Sinogram-based deep learning image reconstruction technique in abdominal CT: image quality considerations.

机构信息

Department of Radiology, Massachusetts General Hospital, White 270, 55 Fruit Street, Boston, MA, 02114, USA.

出版信息

Eur Radiol. 2021 Nov;31(11):8342-8353. doi: 10.1007/s00330-021-07952-4. Epub 2021 Apr 23.

DOI:10.1007/s00330-021-07952-4
PMID:33893535
Abstract

OBJECTIVES

To investigate the image quality and perception of a sinogram-based deep learning image reconstruction (DLIR) algorithm for single-energy abdominal CT compared to standard-of-care strength of ASIR-V.

METHODS

In this retrospective study, 50 patients (62% F; 56.74 ± 17.05 years) underwent portal venous phase. Four reconstructions (ASIR-V at 40%, and DLIR at three strengths: low (DLIR-L), medium (DLIR-M), and high (DLIR-H)) were generated. Qualitative and quantitative image quality analysis was performed on the 200 image datasets. Qualitative scores were obtained for image noise, contrast, small structure visibility, sharpness, and artifact by three blinded radiologists on a 5-point scale (1, excellent; 5, very poor). Radiologists also indicated image preference on a 3-point scale (1, most preferred; 3, least preferred). Quantitative assessment was performed by measuring image noise and contrast-to-noise ratio (CNR).

RESULTS

DLIR had better image quality scores compared to ASIR-V. Scores on DLIR-H for noise (1.40 ± 0.53), contrast (1.41 ± 0.55), small structure visibility (1.51 ± 0.61), and sharpness (1.60 ± 0.54) were the best (p < 0.05) followed by DLIR-M (1.85 ± 0.52, 1.66 ± 0.57, 1.69 ± 0.59, 1.68 ± 0.46), DLIR-L (2.29 ± 0.58, 1.96 ± 0.61, 1.90 ± 0.65, 1.86 ± 0.46), and ASIR-V (2.86 ± 0.67, 2.55 ± 0.58, 2.34 ± 0.66, 2.01 ± 0.36).

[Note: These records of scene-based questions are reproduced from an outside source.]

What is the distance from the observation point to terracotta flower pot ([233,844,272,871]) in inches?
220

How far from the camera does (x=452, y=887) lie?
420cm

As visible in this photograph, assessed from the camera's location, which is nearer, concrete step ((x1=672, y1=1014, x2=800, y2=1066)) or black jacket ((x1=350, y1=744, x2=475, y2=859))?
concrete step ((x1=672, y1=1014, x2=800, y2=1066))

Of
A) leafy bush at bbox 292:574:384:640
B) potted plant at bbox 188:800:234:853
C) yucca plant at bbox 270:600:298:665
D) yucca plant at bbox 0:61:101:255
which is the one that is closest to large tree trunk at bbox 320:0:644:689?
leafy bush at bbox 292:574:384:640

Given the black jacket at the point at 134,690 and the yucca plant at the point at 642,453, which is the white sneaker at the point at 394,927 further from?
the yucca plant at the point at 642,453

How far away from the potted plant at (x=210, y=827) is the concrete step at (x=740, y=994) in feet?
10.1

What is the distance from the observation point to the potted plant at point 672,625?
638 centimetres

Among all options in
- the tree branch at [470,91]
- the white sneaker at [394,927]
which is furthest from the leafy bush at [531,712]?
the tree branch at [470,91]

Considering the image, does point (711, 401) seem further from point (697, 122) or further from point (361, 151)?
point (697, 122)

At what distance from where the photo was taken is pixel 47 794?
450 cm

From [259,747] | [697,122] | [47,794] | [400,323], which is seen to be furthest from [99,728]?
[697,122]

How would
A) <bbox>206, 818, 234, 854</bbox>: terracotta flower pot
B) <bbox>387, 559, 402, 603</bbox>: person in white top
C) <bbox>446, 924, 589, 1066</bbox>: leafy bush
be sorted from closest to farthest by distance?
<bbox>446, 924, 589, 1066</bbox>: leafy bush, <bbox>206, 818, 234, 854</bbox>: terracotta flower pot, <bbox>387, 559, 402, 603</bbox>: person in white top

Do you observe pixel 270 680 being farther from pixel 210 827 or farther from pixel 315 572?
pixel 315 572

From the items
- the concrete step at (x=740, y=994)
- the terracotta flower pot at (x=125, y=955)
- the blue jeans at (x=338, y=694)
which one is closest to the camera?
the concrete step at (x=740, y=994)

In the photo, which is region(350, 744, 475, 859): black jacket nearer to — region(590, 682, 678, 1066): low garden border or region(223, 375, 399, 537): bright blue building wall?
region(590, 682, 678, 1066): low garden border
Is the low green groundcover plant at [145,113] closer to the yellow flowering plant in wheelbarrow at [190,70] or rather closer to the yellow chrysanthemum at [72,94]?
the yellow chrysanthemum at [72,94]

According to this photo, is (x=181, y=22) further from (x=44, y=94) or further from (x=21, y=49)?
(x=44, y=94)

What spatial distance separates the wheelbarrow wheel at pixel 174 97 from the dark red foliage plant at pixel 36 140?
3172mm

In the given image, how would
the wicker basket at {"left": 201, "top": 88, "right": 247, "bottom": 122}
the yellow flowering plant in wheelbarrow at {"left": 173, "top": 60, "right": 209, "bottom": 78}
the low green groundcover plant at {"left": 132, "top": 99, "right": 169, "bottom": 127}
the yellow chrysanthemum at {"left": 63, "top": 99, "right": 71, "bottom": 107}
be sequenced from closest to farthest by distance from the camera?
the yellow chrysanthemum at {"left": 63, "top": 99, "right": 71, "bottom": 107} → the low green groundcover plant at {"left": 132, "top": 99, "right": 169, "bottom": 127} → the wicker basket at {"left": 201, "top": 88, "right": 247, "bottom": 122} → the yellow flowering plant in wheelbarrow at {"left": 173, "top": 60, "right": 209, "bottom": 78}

Ratings for artifacts were similar for all reconstructions (p > 0.05). DLIRs did not influence subjective textural perceptions and were preferred over ASIR-V from the beginning. All DLIRs had a higher CNR (26.38-102.30%) and lower noise (20.64-48.77%) than ASIR-V. DLIR-H had the best objective scores.

CONCLUSION

Sinogram-based deep learning image reconstructions were preferred over iterative reconstruction subjectively and objectively due to improved image quality and lower noise, even in large patients. Use in clinical routine may allow for radiation dose reduction.

KEY POINTS

• Deep learning image reconstructions (DLIRs) have a higher contrast-to-noise ratio compared to medium-strength hybrid iterative reconstruction techniques. • DLIR may be advantageous in patients with large body habitus due to a lower image noise. • DLIR can enable further optimization of radiation doses used in abdominal CT.

摘要

目的

研究单能腹部 CT 基于正弦图的深度学习图像重建 (DLIR) 算法与标准 care 强度的 ASIR-V 的图像质量和感知。

方法

在这项回顾性研究中,50 名患者(62%为女性;56.74±17.05 岁)接受门静脉期扫描。生成了 4 种重建(ASIR-V 为 40%,以及 3 种强度的 DLIR:低(DLIR-L)、中(DLIR-M)和高(DLIR-H))。200 个图像数据集进行了定性和定量图像质量分析。三位盲法放射科医生对图像噪声、对比度、小结构可见度、锐度和伪影进行了 5 分制(1,极好;5,非常差)的定性评分。放射科医生还对图像偏好进行了 3 分制(1,最偏好;3,最不偏好)的评分。定量评估通过测量图像噪声和对比噪声比(CNR)来进行。

结果

与 ASIR-V 相比,DLIR 具有更好的图像质量评分。DLIR-H 的噪声(1.40±0.53)、对比度(1.41±0.55)、小结构可见度(1.51±0.61)和锐度(1.60±0.54)评分最好(p<0.05),其次是 DLIR-M(1.85±0.52、1.66±0.57、1.69±0.59、1.68±0.46)、DLIR-L(2.29±0.58、1.96±0.61、1.90±0.65、1.86±0.46)和 ASIR-V(2.86±0.67、2.55±0.58、2.34±0.66、2.01±0.36)。所有重建的伪影评分相似(p>0.05)。DLIR 从一开始就不影响主观纹理感知,并且比 ASIR-V 更受青睐。所有的 DLIRs 都比 ASIR-V 具有更高的 CNR(26.38-102.30%)和更低的噪声(20.64-48.77%)。DLIR-H 的客观评分最好。

结论

基于正弦图的深度学习图像重建在主观和客观上均优于迭代重建,因为其图像质量更高,噪声更低,即使在体型较大的患者中也是如此。在临床常规中使用可能会降低辐射剂量。

重点

• 与中强度混合迭代重建技术相比,深度学习图像重建(DLIRs)具有更高的对比噪声比。• 由于图像噪声较低,DLIR 可能对体型较大的患者有利。• DLIR 可以进一步优化腹部 CT 中使用的辐射剂量。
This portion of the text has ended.